YOUR ASSIGNMENT>
Transcribe the mailing-list post on whole-program call graphs from "On 01/12/2015 12:23, Aleksei" up to and including "are visible externally.".
======== SELECTED TEXT ========
[cfe-dev] [analyzer] Whole Program Analysis - Full Call Graph

Phil Camp via cfe-dev cfe-dev at lists.llvm.org
Wed Dec 2 08:18:30 PST 2015


Hello Aleksei.

Thank you very much for the reply and details of your proof-of-concept 
approach. I will certainly look at the implementation you detailed.

My requirements may be somewhat simpler as I'm mainly concerned with 
analysis of calls to a well defined SDK API. As long as I can securely 
find those in the call-graph, it may be ok to ignore some of the more 
edge-case problems.

Thanks again.

Phil

On 01/12/2015 12:23, Aleksei Sidorin via cfe-dev wrote:
> Hello Phil,
>
> I met this problem while implementing inter-unit analysis 
> proof-of-concept for CSA. I'll describe my solution here. As I 
> understand, this problem cannot be solved inside CSA, so I used 
> multi-step approach.
>
> First, for all translation units we should collect a list of 
> 'required' and 'exported' functions. To build a list of required 
> declarations, we iterate over AST to find CallExprs that use callee 
> decl without body. To build a list of exported declarations we just 
> dump all the functions that are visible externally.
>
> I used a simple text signature of function as 
> mangled_name at target_triple_arch for dumping. I used additional arch 
> mark to distinguish between functions in multi-arch builds.
>
> Note that some function may be defined in a headers. One should not 
> merge them because they may have different bodies due to macro 
> expansion. These calls are local and the approach below should solve 
> this problem.
>
> After this, we have two lists. List of required functions is just a 
> list of signatures; list of external functions is a list of entries 
> looking like a map: function_signature::file_name at target_triple_arch. 
> Final export map contains items from exported functions whose key was 
> listed in required functions. Resulting mapping is an inter-unit call 
> graph.
>
> You may also need to use C++ mangling-style for C if you build 
> multiple projects that may contain functions with the same name. 
> However, if you need to do this, you may need more complicated approach.
>
> You can take a look at the code. This code also dumps local calls but 
> marks as local explicitly so it may be used to build a whole program 
> call graph. You can find our github repo at 
> https://github.com/haoNoQ/clang/tree/summary-ipa-draft. See 
> tools/clang-func-mapping 
> (https://github.com/haoNoQ/clang/blob/summary-ipa-draft/tools/clang-func-mapping/ClangFnMapGen.cpp)
======== INFORMATION SUPPLIED ========
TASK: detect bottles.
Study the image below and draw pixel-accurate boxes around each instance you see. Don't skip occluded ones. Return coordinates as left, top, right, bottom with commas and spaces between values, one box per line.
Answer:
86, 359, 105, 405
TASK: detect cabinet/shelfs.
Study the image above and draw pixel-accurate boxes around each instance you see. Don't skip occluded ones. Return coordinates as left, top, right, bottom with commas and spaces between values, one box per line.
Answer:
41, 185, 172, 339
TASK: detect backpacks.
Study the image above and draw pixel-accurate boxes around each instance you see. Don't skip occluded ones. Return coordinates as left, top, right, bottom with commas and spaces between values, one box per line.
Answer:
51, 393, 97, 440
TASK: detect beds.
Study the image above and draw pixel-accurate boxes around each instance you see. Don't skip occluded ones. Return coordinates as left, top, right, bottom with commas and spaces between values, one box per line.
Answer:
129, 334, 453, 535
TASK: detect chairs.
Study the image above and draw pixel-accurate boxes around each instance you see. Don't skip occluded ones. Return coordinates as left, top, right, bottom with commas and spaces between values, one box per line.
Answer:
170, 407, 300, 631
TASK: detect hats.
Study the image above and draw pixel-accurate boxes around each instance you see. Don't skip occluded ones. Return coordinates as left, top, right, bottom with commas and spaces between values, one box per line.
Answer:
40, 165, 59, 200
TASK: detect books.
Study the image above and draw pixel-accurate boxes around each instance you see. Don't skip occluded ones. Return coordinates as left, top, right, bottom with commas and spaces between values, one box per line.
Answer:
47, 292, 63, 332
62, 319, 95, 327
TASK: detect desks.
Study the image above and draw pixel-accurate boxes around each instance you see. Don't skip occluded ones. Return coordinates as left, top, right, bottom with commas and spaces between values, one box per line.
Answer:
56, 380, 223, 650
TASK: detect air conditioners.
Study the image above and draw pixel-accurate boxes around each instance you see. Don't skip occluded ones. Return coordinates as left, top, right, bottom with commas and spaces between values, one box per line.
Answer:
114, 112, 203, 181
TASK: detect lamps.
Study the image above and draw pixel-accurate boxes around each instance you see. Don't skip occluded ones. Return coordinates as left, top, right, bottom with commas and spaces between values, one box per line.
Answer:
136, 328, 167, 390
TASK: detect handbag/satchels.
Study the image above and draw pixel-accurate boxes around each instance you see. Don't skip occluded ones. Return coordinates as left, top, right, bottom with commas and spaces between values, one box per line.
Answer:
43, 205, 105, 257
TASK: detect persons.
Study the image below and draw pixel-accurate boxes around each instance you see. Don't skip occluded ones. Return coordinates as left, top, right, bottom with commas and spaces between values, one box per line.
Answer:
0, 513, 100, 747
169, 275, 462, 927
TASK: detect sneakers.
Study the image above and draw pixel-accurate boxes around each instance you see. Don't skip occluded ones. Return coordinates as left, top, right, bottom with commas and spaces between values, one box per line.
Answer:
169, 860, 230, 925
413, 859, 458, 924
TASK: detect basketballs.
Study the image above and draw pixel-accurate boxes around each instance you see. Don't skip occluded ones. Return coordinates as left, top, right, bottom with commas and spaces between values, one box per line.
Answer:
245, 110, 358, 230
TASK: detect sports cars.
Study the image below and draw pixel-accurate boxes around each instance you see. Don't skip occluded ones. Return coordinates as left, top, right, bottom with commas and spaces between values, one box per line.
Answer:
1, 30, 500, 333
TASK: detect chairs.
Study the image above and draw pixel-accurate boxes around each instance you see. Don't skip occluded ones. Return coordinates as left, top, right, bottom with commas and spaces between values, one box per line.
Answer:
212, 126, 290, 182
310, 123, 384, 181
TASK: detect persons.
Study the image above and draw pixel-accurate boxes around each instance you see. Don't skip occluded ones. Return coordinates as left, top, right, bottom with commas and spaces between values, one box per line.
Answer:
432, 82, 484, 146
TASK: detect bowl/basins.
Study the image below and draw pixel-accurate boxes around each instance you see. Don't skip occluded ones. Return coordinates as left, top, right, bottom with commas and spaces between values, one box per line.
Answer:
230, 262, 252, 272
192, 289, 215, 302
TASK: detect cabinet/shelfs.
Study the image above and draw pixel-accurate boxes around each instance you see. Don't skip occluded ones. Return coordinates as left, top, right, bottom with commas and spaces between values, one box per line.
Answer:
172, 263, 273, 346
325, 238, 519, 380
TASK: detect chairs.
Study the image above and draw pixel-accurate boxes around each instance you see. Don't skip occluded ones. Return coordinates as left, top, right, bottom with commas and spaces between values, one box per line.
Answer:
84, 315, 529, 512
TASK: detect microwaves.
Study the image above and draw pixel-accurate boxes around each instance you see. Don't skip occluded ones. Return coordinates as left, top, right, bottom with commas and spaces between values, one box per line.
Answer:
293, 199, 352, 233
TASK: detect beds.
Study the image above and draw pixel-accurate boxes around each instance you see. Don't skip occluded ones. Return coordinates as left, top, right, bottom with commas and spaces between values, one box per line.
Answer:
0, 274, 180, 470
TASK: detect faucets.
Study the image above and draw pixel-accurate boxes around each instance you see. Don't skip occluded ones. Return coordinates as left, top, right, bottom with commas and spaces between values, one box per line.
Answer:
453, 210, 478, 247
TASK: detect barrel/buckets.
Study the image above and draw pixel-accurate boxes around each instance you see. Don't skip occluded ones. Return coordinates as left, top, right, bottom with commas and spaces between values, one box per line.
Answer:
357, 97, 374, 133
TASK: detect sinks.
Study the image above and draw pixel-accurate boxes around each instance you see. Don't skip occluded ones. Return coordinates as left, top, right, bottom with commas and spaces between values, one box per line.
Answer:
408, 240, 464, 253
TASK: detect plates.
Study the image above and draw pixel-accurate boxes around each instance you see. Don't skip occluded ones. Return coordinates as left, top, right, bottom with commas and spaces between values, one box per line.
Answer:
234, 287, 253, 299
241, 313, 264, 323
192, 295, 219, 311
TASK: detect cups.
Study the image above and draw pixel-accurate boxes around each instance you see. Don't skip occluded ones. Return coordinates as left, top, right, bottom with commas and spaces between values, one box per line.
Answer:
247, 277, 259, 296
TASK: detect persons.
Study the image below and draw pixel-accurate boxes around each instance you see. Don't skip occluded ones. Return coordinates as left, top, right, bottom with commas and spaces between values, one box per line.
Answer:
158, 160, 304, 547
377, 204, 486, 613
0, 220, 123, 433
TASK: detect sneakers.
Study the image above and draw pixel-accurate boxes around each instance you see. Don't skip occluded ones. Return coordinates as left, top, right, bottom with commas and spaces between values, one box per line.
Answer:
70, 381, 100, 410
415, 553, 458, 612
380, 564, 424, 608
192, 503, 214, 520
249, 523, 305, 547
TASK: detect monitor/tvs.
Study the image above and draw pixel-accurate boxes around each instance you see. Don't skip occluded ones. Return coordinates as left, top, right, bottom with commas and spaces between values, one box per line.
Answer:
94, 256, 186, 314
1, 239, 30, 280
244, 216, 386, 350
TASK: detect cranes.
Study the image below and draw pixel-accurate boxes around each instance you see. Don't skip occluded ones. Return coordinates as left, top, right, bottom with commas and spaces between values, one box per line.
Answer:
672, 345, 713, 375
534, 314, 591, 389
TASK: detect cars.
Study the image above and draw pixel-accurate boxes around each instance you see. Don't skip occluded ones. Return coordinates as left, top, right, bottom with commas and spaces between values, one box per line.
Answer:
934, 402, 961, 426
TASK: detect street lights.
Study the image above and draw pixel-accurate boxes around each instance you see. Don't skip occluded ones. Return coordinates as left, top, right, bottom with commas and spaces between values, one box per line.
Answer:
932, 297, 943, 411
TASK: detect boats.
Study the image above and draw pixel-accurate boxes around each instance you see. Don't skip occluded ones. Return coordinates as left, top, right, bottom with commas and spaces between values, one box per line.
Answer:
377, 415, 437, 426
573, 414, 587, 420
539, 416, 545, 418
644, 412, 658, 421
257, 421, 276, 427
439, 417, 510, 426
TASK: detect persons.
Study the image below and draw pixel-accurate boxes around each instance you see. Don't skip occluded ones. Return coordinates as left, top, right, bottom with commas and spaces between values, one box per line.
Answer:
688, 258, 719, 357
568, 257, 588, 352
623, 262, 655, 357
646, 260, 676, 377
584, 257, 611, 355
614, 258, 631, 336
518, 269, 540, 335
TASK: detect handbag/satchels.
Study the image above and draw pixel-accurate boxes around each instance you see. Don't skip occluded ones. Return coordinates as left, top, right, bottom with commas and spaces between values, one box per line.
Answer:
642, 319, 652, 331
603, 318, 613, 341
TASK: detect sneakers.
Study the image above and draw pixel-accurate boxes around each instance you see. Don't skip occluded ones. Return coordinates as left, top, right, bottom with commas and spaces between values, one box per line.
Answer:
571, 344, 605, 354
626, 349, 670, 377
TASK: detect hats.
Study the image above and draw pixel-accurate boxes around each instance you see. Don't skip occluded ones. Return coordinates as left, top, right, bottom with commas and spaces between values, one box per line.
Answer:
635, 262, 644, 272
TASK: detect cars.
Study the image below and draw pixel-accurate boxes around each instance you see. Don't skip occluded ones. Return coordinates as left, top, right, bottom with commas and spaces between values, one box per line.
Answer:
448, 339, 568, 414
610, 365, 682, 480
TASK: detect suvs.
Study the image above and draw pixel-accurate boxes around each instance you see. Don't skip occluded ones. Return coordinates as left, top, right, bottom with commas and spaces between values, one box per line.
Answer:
========
SOLUTION TO THIS TASK>
On 01/12/2015 12:23, Aleksei Sidorin via cfe-dev wrote:
> Hello Phil,
>
> I met this problem while implementing inter-unit analysis 
> proof-of-concept for CSA. I'll describe my solution here. As I 
> understand, this problem cannot be solved inside CSA, so I used 
> multi-step approach.
>
> First, for all translation units we should collect a list of 
> 'required' and 'exported' functions. To build a list of required 
> declarations, we iterate over AST to find CallExprs that use callee 
> decl without body. To build a list of exported declarations we just 
> dump all the functions that are visible externally.